What you need to do:
Show every line below that contains the word "hedge", copying each one in full.

Entries:
++++++

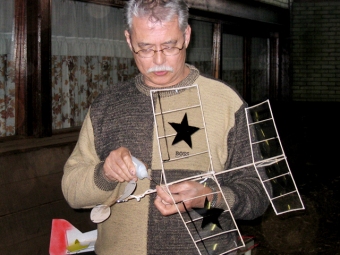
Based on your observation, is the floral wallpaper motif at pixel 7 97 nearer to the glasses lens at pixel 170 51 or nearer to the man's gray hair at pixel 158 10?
the man's gray hair at pixel 158 10

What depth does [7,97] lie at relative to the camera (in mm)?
5180

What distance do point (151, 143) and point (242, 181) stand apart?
1.28 ft

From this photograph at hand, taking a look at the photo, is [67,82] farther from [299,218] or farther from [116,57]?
[299,218]

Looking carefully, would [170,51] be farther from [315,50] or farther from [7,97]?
[315,50]

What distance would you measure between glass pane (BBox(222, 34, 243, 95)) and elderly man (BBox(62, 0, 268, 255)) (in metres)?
7.31

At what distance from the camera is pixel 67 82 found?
588 cm

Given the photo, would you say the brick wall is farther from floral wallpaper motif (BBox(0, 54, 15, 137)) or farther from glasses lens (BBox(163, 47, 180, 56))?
glasses lens (BBox(163, 47, 180, 56))

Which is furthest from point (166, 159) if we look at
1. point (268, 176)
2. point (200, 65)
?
point (200, 65)

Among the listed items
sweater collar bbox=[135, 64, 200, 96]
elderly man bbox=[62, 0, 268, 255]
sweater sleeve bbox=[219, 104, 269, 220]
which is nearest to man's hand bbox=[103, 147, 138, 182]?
elderly man bbox=[62, 0, 268, 255]

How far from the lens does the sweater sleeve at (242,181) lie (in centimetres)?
203

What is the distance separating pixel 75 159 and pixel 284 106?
990 centimetres

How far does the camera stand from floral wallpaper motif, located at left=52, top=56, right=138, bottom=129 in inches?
226

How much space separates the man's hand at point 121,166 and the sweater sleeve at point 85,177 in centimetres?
15

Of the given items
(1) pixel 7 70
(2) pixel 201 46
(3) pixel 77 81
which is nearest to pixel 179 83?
(1) pixel 7 70
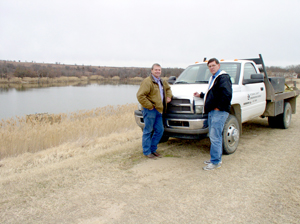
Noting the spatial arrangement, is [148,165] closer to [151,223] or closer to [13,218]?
[151,223]

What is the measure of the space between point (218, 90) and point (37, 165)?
386 cm

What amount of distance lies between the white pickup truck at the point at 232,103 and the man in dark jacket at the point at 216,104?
340 millimetres

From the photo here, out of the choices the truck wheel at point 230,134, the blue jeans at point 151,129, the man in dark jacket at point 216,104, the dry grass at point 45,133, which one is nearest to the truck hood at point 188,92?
the man in dark jacket at point 216,104

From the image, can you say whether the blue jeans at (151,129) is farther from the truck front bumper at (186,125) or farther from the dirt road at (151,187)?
the dirt road at (151,187)

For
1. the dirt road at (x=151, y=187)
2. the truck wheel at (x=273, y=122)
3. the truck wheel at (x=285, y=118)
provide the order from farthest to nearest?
the truck wheel at (x=273, y=122) → the truck wheel at (x=285, y=118) → the dirt road at (x=151, y=187)

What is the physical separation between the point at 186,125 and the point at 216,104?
2.63 feet

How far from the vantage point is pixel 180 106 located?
5.06 metres

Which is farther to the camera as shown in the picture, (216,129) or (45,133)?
(45,133)

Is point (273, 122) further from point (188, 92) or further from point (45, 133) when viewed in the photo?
point (45, 133)

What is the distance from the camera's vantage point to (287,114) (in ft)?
26.7

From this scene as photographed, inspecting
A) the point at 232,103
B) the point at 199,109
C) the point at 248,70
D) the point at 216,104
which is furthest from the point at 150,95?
the point at 248,70

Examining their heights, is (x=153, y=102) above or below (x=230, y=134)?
above

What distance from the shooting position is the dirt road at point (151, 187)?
314 cm

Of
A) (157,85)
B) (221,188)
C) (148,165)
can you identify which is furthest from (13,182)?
(221,188)
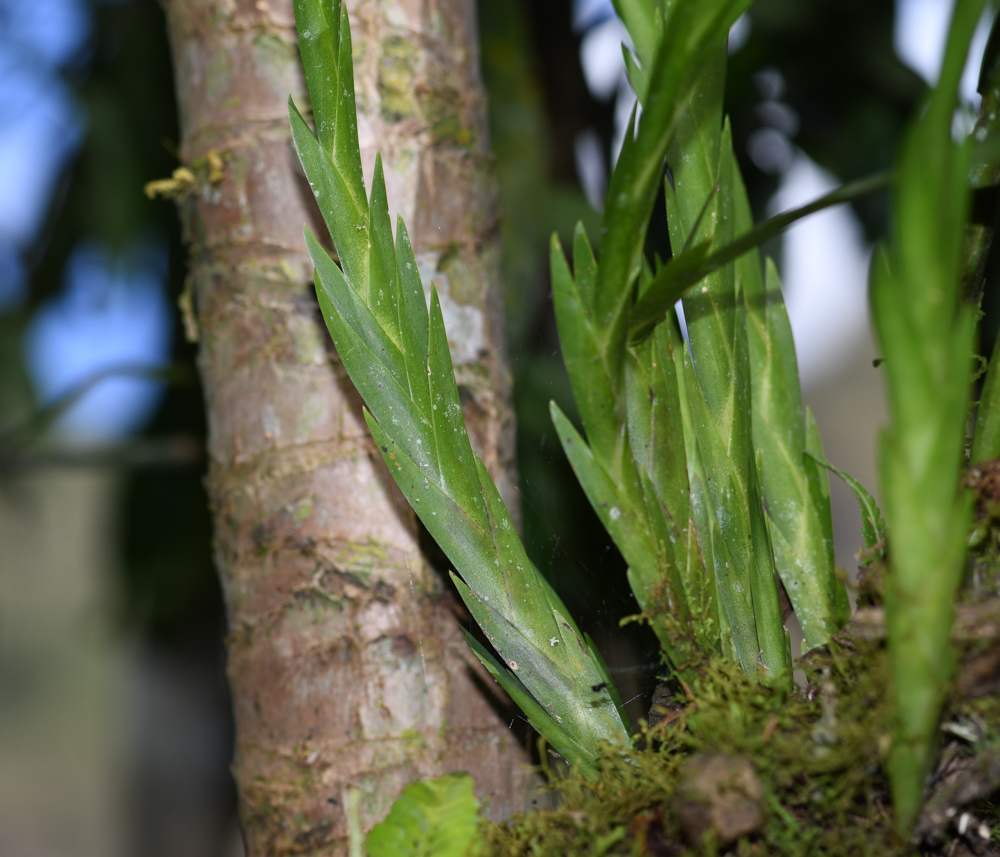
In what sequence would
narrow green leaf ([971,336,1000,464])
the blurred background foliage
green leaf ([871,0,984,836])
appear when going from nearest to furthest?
green leaf ([871,0,984,836])
narrow green leaf ([971,336,1000,464])
the blurred background foliage

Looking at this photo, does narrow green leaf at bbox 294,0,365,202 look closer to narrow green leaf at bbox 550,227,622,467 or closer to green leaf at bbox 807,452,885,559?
narrow green leaf at bbox 550,227,622,467

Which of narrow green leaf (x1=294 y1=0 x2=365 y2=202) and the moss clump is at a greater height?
narrow green leaf (x1=294 y1=0 x2=365 y2=202)

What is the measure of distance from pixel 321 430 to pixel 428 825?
0.27 metres

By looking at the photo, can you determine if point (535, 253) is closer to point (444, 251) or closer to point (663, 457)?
point (444, 251)

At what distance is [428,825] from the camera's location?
345mm

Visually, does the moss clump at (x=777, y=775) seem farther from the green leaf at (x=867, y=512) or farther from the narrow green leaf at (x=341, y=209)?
the narrow green leaf at (x=341, y=209)

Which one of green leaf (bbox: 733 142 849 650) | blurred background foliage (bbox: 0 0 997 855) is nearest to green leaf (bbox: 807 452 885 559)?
green leaf (bbox: 733 142 849 650)

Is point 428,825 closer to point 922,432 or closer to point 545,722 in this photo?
point 545,722

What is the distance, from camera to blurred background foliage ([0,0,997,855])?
1273 mm

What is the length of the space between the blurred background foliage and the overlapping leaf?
646 millimetres

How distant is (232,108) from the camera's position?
0.58 m

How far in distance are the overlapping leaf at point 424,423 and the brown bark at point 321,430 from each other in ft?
0.34

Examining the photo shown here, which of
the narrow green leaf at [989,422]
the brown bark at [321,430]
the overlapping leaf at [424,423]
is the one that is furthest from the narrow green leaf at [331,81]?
the narrow green leaf at [989,422]

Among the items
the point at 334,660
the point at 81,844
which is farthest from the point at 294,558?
the point at 81,844
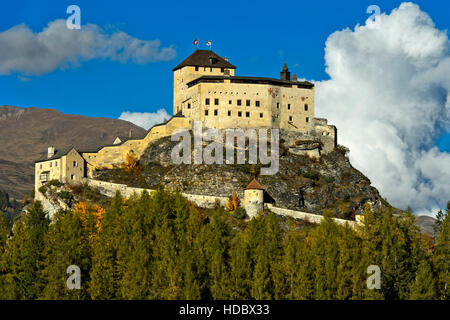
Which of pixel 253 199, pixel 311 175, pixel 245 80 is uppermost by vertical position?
pixel 245 80

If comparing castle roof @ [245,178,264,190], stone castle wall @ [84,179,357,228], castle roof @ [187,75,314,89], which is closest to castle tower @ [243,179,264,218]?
castle roof @ [245,178,264,190]

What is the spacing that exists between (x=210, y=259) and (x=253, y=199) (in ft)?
75.6

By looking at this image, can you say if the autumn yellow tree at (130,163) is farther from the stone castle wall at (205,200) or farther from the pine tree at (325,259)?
the pine tree at (325,259)

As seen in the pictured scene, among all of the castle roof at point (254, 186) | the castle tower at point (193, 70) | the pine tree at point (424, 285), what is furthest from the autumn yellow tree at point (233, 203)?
the pine tree at point (424, 285)

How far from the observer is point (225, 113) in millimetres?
111812

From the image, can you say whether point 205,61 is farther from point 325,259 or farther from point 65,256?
point 325,259

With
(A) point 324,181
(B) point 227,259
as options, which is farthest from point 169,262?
(A) point 324,181

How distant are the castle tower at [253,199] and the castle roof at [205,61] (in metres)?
27.2

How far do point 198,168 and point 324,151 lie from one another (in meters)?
20.5

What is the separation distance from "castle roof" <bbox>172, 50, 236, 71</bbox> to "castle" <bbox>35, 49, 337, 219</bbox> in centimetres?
15

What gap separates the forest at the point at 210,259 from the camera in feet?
236

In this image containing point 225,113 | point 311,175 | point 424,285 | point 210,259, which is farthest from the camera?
point 225,113

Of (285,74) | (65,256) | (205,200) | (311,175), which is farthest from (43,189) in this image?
(285,74)

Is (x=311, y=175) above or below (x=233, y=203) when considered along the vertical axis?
above
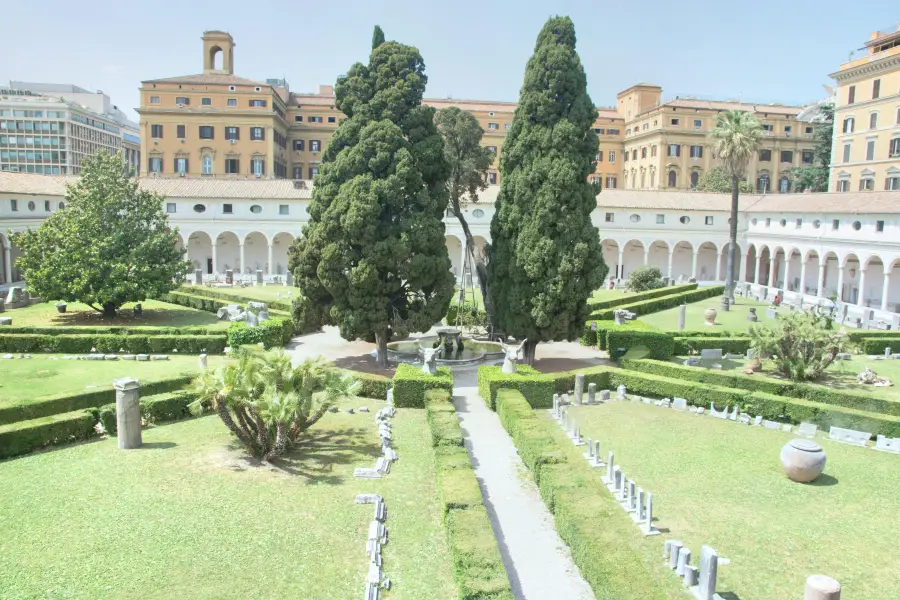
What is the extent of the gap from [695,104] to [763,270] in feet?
94.4

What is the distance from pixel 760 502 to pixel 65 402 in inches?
700

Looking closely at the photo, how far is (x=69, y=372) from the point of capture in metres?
25.3

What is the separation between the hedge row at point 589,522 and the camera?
35.3 feet

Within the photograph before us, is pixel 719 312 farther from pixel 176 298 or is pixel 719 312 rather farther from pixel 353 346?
pixel 176 298

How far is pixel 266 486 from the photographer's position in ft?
50.8

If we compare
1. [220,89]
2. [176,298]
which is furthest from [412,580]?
[220,89]

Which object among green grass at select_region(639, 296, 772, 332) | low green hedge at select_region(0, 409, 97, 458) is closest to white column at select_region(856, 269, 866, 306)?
green grass at select_region(639, 296, 772, 332)

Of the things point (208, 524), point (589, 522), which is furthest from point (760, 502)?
point (208, 524)

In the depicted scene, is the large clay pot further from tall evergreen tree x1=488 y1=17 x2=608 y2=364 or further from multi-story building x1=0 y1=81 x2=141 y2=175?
multi-story building x1=0 y1=81 x2=141 y2=175

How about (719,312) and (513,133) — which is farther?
(719,312)

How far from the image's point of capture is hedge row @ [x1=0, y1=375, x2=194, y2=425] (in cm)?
1842

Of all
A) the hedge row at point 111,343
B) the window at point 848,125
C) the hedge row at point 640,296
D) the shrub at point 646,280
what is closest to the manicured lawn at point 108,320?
the hedge row at point 111,343

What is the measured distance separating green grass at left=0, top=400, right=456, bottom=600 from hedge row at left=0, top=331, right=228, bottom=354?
10873mm

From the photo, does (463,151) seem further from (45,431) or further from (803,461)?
(45,431)
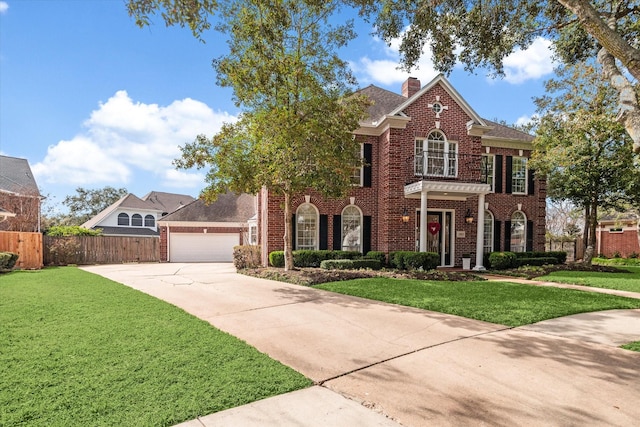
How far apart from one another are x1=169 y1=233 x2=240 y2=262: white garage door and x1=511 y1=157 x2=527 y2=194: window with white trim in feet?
55.0

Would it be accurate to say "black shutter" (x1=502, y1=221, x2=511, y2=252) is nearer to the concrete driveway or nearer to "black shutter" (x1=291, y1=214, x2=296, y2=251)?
"black shutter" (x1=291, y1=214, x2=296, y2=251)

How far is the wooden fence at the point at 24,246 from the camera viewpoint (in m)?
14.7

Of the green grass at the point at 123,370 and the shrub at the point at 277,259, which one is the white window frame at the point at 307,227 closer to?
the shrub at the point at 277,259

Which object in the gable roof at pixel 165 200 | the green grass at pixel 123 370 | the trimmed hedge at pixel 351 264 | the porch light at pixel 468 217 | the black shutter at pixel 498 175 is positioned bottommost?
the trimmed hedge at pixel 351 264

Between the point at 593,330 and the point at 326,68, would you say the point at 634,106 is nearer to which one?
the point at 593,330

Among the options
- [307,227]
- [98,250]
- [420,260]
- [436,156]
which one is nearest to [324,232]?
[307,227]

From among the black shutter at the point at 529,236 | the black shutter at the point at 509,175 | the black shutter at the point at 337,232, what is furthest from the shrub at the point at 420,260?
the black shutter at the point at 529,236

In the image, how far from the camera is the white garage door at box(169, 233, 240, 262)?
22.7 metres

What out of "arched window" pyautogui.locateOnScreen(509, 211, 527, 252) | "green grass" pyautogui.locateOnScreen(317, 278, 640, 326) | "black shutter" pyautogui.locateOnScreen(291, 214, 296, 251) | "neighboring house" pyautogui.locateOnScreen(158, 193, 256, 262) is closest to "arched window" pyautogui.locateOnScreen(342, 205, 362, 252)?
"black shutter" pyautogui.locateOnScreen(291, 214, 296, 251)

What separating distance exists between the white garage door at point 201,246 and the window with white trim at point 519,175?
16.8 metres

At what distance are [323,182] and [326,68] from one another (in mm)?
3314

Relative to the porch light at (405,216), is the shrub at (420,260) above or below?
below

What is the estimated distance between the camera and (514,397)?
305 centimetres

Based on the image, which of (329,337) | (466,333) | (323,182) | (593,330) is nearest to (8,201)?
(323,182)
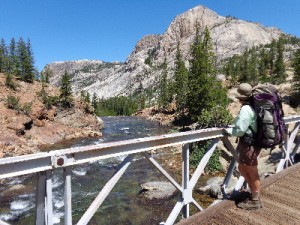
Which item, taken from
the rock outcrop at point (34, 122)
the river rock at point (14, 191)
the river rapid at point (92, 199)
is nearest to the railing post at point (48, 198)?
the river rapid at point (92, 199)

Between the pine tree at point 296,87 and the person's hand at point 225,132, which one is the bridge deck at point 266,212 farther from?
the pine tree at point 296,87

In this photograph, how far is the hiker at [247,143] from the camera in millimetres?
4980

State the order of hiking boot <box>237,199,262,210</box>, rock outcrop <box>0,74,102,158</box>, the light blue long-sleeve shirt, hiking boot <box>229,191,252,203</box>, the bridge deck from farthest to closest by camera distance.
Result: rock outcrop <box>0,74,102,158</box>
hiking boot <box>229,191,252,203</box>
hiking boot <box>237,199,262,210</box>
the light blue long-sleeve shirt
the bridge deck

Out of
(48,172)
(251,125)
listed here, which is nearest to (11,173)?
(48,172)

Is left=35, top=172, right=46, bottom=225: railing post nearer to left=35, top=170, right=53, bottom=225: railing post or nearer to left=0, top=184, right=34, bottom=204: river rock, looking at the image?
left=35, top=170, right=53, bottom=225: railing post

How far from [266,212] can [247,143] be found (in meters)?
1.20

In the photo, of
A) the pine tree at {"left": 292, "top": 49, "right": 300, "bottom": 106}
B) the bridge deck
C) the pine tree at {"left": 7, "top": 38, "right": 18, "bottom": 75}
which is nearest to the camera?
the bridge deck

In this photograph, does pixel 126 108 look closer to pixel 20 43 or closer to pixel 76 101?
pixel 20 43

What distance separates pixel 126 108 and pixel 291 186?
4652 inches

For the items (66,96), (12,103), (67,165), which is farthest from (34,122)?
(67,165)

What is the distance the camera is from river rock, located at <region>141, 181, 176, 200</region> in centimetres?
1451

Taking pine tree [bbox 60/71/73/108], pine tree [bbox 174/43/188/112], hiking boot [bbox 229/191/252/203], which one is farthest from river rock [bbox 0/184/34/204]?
pine tree [bbox 174/43/188/112]

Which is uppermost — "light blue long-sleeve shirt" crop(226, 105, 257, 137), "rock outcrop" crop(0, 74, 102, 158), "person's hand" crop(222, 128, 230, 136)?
"light blue long-sleeve shirt" crop(226, 105, 257, 137)

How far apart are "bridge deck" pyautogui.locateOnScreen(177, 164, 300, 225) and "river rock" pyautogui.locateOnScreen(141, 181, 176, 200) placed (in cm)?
867
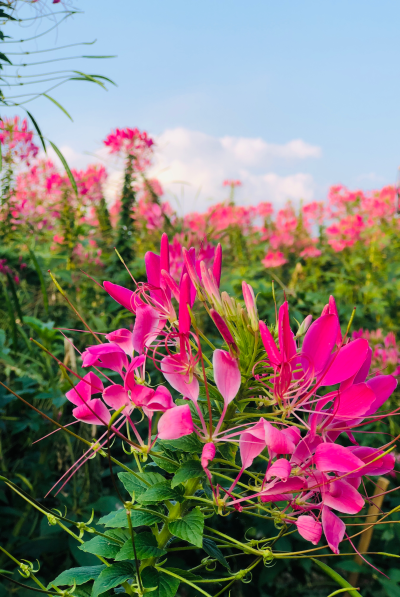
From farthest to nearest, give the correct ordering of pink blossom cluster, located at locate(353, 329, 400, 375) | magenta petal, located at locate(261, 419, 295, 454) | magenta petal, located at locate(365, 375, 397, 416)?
pink blossom cluster, located at locate(353, 329, 400, 375) < magenta petal, located at locate(365, 375, 397, 416) < magenta petal, located at locate(261, 419, 295, 454)

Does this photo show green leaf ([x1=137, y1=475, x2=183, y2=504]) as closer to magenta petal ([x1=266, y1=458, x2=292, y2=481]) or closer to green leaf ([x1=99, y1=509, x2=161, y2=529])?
green leaf ([x1=99, y1=509, x2=161, y2=529])

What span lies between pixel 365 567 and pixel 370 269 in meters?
2.00

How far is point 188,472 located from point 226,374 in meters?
0.12

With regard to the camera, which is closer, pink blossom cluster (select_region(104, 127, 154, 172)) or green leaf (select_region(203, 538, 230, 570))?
green leaf (select_region(203, 538, 230, 570))

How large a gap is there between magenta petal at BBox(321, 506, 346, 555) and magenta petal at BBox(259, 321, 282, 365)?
0.18 metres

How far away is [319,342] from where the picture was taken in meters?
0.53

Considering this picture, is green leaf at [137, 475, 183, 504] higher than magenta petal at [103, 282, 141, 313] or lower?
lower

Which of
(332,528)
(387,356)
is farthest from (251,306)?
(387,356)

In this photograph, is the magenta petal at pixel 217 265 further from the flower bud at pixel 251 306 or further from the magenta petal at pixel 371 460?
the magenta petal at pixel 371 460

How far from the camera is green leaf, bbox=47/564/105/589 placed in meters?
0.58

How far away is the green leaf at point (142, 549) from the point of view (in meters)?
0.53

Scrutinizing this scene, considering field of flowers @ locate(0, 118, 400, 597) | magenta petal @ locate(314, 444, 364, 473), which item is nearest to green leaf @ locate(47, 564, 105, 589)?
field of flowers @ locate(0, 118, 400, 597)

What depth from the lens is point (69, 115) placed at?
0.99m

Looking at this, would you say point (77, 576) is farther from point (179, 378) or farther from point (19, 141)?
point (19, 141)
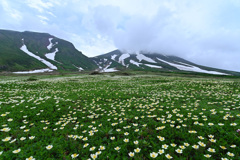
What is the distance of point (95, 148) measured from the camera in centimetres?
410

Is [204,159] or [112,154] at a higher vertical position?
[204,159]

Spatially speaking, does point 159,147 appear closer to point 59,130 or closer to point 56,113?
point 59,130

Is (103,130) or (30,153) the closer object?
(30,153)

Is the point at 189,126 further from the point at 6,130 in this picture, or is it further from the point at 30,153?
the point at 6,130

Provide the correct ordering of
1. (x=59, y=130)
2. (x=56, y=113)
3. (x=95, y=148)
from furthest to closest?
1. (x=56, y=113)
2. (x=59, y=130)
3. (x=95, y=148)

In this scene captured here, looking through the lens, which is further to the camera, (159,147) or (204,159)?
(159,147)

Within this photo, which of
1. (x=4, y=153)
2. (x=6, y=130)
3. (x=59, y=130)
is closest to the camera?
(x=4, y=153)

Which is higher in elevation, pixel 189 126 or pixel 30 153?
pixel 189 126

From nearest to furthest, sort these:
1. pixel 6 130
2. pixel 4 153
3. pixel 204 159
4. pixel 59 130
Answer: pixel 204 159
pixel 4 153
pixel 6 130
pixel 59 130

++++++

Response to the exercise:
What is the separation between the hedge row at point 589,522 and the camera?
Which object among green grass at select_region(639, 296, 772, 332) | low green hedge at select_region(0, 409, 97, 458) is closest to white column at select_region(856, 269, 866, 306)?
How far from the image's point of capture is hedge row @ [x1=0, y1=375, x2=194, y2=425] (in cm)?
A) the hedge row at point 111,343
C) the hedge row at point 640,296
the hedge row at point 111,343
What is the measured distance separating green grass at left=0, top=400, right=456, bottom=600 from hedge row at left=0, top=331, right=228, bottom=354?
Which object in the gable roof at pixel 165 200 | the green grass at pixel 123 370 | the trimmed hedge at pixel 351 264 | the porch light at pixel 468 217 | the black shutter at pixel 498 175 is positioned bottommost?
the trimmed hedge at pixel 351 264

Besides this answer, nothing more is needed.